◆ **Stored records**
_ _ _ _ _

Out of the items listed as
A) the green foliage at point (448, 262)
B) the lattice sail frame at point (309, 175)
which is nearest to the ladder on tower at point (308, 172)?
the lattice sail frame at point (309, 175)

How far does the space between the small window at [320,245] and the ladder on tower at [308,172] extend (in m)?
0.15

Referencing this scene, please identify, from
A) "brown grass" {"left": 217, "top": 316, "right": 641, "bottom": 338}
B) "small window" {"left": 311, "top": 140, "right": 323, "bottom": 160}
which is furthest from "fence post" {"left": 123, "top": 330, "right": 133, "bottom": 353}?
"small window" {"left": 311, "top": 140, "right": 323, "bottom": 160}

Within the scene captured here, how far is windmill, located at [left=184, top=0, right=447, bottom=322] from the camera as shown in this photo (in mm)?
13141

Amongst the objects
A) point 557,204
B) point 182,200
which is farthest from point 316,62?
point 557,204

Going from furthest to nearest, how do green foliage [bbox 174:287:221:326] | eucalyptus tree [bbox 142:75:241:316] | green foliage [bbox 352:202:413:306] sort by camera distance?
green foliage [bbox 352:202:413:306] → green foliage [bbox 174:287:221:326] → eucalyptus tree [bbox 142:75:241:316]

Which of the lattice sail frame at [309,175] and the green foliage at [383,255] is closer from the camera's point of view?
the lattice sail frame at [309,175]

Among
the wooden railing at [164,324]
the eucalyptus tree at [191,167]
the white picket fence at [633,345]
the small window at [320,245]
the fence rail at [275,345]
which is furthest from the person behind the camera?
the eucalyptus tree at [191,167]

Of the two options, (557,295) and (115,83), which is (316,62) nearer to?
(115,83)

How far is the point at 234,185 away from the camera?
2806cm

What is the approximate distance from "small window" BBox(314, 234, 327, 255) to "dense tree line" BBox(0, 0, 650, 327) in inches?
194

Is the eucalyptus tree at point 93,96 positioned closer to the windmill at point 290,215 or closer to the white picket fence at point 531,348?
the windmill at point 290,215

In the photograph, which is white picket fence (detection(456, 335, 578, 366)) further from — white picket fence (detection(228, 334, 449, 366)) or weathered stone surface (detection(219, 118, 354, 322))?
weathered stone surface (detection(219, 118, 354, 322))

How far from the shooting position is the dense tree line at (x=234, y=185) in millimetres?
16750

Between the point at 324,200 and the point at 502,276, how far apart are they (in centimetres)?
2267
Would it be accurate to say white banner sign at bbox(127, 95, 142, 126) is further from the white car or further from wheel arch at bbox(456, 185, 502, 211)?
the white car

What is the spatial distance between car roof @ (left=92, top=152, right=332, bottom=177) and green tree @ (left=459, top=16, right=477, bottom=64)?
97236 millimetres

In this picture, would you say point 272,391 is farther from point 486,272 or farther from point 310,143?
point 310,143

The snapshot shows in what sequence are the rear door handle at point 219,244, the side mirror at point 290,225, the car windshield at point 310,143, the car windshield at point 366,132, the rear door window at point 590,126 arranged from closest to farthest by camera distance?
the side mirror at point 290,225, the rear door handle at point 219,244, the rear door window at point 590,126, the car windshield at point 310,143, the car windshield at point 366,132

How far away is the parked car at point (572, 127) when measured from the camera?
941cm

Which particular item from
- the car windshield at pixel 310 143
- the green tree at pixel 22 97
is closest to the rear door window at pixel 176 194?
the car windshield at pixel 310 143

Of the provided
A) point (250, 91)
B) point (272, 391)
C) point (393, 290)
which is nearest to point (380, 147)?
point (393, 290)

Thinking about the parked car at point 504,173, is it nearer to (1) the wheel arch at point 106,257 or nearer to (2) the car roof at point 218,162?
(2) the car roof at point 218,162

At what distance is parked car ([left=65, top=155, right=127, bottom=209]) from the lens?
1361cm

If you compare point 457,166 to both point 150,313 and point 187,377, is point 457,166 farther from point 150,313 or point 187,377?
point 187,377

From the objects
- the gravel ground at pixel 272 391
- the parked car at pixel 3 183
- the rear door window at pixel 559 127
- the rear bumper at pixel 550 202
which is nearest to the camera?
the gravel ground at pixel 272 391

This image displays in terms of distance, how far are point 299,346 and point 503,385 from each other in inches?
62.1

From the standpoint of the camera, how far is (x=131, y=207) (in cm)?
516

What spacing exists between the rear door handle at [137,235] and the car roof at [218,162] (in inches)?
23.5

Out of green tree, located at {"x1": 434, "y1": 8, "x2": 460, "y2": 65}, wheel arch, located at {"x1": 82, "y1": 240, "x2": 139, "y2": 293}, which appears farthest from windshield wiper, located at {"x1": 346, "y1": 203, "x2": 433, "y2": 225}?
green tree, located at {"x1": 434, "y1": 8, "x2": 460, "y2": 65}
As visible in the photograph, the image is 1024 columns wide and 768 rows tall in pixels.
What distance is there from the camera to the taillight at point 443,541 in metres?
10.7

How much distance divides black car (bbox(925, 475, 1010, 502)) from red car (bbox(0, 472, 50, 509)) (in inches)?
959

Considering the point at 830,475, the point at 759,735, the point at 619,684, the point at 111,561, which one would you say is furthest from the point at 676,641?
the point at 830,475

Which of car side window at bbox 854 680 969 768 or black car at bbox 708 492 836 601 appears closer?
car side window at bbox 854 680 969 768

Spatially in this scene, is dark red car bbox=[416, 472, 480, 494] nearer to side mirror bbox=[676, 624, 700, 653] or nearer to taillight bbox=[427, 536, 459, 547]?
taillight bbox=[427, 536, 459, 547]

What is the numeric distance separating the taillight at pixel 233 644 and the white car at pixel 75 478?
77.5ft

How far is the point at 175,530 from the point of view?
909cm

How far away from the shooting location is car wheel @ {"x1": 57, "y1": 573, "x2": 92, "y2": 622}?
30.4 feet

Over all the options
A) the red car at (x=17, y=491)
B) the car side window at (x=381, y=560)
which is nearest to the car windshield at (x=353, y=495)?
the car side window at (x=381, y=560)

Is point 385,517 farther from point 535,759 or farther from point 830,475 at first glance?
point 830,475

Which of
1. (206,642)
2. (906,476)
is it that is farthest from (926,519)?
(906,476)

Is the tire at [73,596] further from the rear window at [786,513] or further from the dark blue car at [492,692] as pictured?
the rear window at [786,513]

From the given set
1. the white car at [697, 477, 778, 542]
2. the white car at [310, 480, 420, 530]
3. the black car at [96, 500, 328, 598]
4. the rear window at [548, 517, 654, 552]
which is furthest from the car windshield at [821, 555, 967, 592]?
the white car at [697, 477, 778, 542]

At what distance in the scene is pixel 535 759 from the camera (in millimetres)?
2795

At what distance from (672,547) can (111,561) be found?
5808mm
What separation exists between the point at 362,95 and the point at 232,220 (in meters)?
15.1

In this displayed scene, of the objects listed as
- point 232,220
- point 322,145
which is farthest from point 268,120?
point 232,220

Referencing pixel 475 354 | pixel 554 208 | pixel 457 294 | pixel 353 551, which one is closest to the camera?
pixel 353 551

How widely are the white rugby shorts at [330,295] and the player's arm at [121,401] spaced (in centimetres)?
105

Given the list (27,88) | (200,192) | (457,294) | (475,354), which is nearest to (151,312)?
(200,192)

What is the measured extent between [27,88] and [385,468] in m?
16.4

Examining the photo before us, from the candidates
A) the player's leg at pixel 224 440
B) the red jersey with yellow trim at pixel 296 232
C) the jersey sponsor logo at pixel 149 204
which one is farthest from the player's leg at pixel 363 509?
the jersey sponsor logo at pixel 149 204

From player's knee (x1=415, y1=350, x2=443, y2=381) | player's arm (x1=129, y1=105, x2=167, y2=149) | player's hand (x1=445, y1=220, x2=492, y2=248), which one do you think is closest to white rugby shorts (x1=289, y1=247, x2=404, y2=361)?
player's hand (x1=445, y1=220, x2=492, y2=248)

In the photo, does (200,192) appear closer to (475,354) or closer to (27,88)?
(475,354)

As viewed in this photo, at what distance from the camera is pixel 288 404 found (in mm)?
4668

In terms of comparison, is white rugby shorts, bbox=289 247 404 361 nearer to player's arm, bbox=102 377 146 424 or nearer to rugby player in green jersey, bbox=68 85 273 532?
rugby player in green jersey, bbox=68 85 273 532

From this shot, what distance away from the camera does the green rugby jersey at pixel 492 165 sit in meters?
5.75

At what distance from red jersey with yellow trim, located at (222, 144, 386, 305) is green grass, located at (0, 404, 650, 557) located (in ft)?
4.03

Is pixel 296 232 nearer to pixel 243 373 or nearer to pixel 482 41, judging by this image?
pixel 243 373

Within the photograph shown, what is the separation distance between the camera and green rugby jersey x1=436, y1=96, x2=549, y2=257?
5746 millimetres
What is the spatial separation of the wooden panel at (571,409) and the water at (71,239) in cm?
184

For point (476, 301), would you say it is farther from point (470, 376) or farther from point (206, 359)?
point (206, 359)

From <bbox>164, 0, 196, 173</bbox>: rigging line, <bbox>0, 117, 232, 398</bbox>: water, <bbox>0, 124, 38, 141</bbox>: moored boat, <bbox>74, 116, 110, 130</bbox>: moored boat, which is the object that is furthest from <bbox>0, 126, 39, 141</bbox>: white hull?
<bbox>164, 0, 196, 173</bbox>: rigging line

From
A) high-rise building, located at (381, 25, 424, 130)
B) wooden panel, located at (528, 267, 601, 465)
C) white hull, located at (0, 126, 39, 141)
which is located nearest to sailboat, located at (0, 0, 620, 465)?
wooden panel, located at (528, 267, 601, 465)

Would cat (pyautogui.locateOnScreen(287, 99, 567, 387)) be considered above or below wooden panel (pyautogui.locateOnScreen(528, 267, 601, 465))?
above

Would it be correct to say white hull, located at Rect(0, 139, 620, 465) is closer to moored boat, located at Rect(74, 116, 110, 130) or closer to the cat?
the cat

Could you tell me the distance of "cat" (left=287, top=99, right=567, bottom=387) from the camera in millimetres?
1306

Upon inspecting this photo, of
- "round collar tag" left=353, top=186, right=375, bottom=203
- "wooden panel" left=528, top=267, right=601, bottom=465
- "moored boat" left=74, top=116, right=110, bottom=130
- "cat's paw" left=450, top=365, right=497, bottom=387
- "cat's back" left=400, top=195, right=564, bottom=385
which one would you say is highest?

_ _ _ _ _

◆ **Work to be completed**
What are the lines from the one with "Is pixel 296" through the last line of the records above? Quote them exactly and add nothing.

◆ **Task result**
Is pixel 296 232 nearer to pixel 243 373 or nearer to pixel 482 41, judging by this image?
pixel 243 373

Within the photograph shown, what is the separation distance between the camera and green rugby jersey x1=436, y1=96, x2=549, y2=257?
5746 millimetres
What is the spatial separation of the wooden panel at (571,409) and the water at (71,239) in cm?
184

For point (476, 301), would you say it is farther from point (470, 376) or farther from point (206, 359)?
point (206, 359)

From <bbox>164, 0, 196, 173</bbox>: rigging line, <bbox>0, 117, 232, 398</bbox>: water, <bbox>0, 124, 38, 141</bbox>: moored boat, <bbox>74, 116, 110, 130</bbox>: moored boat, which is the object that is furthest from <bbox>0, 126, 39, 141</bbox>: white hull?
<bbox>164, 0, 196, 173</bbox>: rigging line

From
A) high-rise building, located at (381, 25, 424, 130)
B) wooden panel, located at (528, 267, 601, 465)
C) white hull, located at (0, 126, 39, 141)
which is located nearest to sailboat, located at (0, 0, 620, 465)?
wooden panel, located at (528, 267, 601, 465)

Would cat (pyautogui.locateOnScreen(287, 99, 567, 387)) be considered above or below wooden panel (pyautogui.locateOnScreen(528, 267, 601, 465))?
above

Would it be correct to say white hull, located at Rect(0, 139, 620, 465) is closer to moored boat, located at Rect(74, 116, 110, 130) or closer to the cat?
the cat

Could you tell me the distance of "cat" (left=287, top=99, right=567, bottom=387) from the camera in millimetres?
1306

Upon inspecting this photo, of
- "round collar tag" left=353, top=186, right=375, bottom=203
- "wooden panel" left=528, top=267, right=601, bottom=465
- "moored boat" left=74, top=116, right=110, bottom=130
- "cat's paw" left=450, top=365, right=497, bottom=387
- "cat's back" left=400, top=195, right=564, bottom=385
which one would you say is highest?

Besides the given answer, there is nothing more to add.